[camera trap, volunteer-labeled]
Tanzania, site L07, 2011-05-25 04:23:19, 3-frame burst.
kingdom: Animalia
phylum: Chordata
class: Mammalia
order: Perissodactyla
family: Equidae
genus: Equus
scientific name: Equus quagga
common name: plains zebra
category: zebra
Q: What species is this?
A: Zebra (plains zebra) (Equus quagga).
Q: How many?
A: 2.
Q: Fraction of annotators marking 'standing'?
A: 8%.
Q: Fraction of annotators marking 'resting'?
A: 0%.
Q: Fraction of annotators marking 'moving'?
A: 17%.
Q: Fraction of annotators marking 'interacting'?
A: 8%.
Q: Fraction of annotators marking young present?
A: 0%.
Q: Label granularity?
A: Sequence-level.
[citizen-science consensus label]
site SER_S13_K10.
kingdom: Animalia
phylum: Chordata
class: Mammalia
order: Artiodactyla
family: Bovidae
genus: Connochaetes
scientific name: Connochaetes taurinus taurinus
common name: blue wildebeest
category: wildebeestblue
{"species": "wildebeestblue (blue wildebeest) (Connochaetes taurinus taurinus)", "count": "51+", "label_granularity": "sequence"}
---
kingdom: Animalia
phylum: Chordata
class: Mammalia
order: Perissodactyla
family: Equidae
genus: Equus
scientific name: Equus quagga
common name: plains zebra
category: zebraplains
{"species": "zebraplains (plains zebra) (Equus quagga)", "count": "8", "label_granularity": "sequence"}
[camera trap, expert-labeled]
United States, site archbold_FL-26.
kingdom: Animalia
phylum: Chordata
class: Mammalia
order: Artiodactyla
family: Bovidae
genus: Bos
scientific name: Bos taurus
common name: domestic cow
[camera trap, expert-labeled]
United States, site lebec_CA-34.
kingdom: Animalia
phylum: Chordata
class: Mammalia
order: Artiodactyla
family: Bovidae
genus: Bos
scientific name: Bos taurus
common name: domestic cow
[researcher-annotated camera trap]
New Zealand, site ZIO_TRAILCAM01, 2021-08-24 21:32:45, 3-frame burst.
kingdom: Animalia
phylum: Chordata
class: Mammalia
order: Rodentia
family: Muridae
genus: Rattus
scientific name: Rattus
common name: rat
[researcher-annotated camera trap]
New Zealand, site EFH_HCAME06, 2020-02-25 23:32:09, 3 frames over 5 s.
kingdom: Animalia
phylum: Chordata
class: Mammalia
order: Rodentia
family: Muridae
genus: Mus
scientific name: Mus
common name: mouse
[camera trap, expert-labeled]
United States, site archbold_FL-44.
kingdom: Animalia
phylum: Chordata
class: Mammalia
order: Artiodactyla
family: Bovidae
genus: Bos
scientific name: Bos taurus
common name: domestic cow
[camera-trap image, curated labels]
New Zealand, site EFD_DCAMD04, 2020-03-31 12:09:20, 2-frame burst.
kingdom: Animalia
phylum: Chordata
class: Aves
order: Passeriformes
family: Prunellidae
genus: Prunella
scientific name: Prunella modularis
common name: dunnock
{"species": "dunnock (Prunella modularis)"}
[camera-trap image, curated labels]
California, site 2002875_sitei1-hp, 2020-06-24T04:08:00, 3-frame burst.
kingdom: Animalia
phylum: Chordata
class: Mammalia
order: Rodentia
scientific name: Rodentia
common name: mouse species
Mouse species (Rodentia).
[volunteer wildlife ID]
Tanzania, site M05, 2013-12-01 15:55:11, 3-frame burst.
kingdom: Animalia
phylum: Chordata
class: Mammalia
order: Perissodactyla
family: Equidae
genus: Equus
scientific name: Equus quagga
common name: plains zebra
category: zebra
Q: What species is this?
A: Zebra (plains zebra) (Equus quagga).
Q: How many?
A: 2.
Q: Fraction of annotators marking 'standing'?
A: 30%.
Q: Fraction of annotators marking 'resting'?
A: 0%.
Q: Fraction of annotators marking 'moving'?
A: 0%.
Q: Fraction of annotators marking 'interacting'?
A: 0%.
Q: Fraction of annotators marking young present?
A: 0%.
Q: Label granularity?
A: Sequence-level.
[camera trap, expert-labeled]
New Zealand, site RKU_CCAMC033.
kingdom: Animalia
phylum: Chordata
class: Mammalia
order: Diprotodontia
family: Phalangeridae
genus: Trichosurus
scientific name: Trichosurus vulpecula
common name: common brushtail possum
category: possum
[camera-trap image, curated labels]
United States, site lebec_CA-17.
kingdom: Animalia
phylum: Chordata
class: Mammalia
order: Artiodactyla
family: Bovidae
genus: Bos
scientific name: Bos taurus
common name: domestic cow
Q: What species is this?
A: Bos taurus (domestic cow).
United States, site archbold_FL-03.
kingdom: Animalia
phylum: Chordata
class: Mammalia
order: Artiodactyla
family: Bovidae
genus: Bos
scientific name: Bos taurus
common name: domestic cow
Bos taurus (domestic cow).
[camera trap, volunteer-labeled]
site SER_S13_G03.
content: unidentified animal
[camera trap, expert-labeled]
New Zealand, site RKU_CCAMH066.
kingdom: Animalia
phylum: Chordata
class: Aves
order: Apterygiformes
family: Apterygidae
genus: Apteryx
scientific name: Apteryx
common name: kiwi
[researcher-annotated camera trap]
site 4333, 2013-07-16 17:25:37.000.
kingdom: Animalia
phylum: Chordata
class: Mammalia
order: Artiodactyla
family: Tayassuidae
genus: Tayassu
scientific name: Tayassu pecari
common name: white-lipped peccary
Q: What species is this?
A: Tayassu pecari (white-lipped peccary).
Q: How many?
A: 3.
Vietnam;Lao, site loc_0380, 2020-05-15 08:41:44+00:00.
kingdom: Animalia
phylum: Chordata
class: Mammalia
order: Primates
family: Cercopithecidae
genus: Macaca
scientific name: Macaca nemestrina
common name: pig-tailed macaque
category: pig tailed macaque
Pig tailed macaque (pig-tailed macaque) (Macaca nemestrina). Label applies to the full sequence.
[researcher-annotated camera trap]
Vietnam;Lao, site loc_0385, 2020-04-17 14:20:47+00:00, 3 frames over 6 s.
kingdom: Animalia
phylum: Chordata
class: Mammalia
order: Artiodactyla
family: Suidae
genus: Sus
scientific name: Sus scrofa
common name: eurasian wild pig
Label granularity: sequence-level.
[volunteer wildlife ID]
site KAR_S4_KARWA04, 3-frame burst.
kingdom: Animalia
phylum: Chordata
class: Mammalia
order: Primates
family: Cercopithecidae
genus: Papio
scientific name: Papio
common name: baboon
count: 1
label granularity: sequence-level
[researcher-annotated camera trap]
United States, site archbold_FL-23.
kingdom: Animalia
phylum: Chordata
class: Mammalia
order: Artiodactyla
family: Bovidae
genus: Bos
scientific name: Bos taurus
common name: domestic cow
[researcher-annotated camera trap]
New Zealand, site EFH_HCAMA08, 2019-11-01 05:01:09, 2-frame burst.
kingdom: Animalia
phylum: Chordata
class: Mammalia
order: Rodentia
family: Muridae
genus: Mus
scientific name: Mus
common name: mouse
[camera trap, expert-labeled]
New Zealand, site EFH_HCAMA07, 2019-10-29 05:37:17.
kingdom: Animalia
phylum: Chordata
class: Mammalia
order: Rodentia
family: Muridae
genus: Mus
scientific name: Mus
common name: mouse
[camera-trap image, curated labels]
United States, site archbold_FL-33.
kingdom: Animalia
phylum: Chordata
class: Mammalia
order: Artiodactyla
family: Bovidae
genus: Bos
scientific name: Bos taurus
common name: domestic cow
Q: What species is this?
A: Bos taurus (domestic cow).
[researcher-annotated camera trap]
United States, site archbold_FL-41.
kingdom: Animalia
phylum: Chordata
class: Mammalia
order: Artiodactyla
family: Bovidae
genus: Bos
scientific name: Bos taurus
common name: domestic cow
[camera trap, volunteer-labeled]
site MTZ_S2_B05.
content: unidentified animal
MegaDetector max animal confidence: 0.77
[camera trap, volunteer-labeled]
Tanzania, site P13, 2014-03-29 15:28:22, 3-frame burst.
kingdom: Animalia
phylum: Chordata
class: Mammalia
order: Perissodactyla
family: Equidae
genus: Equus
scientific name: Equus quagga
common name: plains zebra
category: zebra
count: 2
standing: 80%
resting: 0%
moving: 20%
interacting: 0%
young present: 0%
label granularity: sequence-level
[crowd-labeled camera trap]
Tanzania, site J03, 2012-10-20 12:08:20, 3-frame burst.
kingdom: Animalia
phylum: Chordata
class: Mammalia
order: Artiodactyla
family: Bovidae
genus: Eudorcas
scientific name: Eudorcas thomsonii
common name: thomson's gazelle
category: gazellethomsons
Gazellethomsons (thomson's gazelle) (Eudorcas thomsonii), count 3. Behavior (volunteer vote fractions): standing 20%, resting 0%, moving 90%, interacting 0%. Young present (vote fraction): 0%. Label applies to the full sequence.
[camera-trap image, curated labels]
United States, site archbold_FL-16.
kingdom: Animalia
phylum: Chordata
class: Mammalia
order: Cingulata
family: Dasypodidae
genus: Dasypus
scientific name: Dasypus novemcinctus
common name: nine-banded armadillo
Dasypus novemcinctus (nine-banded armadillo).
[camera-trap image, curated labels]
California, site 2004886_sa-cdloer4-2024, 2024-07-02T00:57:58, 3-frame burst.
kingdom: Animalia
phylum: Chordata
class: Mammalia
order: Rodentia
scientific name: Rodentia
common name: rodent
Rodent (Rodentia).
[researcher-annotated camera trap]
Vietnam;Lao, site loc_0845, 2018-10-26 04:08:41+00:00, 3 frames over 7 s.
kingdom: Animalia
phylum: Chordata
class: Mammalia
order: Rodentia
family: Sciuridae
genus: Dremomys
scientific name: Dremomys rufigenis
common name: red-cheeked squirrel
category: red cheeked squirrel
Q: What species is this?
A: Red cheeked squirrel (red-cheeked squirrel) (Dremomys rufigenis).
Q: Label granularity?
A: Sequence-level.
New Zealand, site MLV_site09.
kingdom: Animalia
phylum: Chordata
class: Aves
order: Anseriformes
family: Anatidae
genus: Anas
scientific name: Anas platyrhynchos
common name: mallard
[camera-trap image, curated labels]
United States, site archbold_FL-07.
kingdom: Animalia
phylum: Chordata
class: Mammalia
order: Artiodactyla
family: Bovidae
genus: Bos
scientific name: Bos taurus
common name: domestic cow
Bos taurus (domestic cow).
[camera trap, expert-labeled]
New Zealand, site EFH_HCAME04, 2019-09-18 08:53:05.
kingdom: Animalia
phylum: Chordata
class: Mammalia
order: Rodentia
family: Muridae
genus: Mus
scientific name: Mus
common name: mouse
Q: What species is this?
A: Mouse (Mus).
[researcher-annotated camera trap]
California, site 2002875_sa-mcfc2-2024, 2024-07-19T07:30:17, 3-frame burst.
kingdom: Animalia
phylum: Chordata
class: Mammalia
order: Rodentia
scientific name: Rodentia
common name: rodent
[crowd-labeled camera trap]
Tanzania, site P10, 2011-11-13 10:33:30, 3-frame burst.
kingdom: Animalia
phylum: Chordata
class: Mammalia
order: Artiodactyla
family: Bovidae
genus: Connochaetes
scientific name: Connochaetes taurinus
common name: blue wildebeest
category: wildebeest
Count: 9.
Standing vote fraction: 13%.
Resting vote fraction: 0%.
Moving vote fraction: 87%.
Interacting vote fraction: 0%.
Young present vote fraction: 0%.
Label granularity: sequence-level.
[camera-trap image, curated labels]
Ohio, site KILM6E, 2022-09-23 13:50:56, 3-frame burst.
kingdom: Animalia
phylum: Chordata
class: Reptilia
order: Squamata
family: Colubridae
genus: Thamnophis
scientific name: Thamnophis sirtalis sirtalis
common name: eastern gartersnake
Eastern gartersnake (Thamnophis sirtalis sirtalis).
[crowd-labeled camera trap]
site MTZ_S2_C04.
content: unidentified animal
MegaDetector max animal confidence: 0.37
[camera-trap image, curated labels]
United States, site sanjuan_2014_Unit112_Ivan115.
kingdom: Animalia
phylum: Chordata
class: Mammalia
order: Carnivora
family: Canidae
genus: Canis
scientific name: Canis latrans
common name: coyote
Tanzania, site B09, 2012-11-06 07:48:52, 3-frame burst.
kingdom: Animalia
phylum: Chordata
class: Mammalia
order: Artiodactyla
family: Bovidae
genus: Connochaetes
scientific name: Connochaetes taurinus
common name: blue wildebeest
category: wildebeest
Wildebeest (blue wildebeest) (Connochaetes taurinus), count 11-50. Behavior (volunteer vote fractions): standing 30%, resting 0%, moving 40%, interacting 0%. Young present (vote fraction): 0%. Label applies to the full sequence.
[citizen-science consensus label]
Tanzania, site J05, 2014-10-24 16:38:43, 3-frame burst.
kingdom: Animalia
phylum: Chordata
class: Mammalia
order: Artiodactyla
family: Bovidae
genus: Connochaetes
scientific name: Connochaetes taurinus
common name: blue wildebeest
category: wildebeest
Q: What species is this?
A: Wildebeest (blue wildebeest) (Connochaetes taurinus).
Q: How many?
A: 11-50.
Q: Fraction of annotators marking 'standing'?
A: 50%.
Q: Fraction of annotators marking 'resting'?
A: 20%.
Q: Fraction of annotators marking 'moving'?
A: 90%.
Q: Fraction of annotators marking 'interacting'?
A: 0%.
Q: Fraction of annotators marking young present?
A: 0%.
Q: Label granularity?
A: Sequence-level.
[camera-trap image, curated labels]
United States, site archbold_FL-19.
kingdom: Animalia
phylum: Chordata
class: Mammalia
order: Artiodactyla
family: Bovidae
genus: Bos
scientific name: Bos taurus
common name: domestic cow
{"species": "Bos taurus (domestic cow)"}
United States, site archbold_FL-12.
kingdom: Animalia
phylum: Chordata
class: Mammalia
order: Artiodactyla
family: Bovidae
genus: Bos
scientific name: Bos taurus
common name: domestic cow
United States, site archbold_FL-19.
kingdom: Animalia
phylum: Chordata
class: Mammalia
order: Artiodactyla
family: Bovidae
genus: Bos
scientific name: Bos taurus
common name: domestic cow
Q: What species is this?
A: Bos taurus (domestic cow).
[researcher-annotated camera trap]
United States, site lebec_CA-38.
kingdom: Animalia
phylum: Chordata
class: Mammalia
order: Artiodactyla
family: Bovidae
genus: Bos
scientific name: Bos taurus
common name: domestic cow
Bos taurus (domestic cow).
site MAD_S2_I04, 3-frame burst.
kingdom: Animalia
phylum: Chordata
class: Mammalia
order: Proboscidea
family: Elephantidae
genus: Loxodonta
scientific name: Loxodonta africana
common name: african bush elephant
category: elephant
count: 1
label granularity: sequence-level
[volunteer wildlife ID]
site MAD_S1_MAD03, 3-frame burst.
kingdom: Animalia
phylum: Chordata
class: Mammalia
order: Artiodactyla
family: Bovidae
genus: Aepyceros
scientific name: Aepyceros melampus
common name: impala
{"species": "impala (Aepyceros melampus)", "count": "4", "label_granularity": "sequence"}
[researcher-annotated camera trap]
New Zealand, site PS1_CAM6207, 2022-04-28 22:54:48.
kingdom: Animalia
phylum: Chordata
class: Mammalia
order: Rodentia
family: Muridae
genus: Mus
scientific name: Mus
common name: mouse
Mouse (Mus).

=====

--- TASK REQUIREMENTS ---
Reproduce the listing above exactly as far as the line with "category: zebraplains", that line included.

--- YOUR SOLUTION ---
[camera trap, volunteer-labeled]
Tanzania, site L07, 2011-05-25 04:23:19, 3-frame burst.
kingdom: Animalia
phylum: Chordata
class: Mammalia
order: Perissodactyla
family: Equidae
genus: Equus
scientific name: Equus quagga
common name: plains zebra
category: zebra
Q: What species is this?
A: Zebra (plains zebra) (Equus quagga).
Q: How many?
A: 2.
Q: Fraction of annotators marking 'standing'?
A: 8%.
Q: Fraction of annotators marking 'resting'?
A: 0%.
Q: Fraction of annotators marking 'moving'?
A: 17%.
Q: Fraction of annotators marking 'interacting'?
A: 8%.
Q: Fraction of annotators marking young present?
A: 0%.
Q: Label granularity?
A: Sequence-level.
[citizen-science consensus label]
site SER_S13_K10.
kingdom: Animalia
phylum: Chordata
class: Mammalia
order: Artiodactyla
family: Bovidae
genus: Connochaetes
scientific name: Connochaetes taurinus taurinus
common name: blue wildebeest
category: wildebeestblue
{"species": "wildebeestblue (blue wildebeest) (Connochaetes taurinus taurinus)", "count": "51+", "label_granularity": "sequence"}
---
kingdom: Animalia
phylum: Chordata
class: Mammalia
order: Perissodactyla
family: Equidae
genus: Equus
scientific name: Equus quagga
common name: plains zebra
category: zebraplains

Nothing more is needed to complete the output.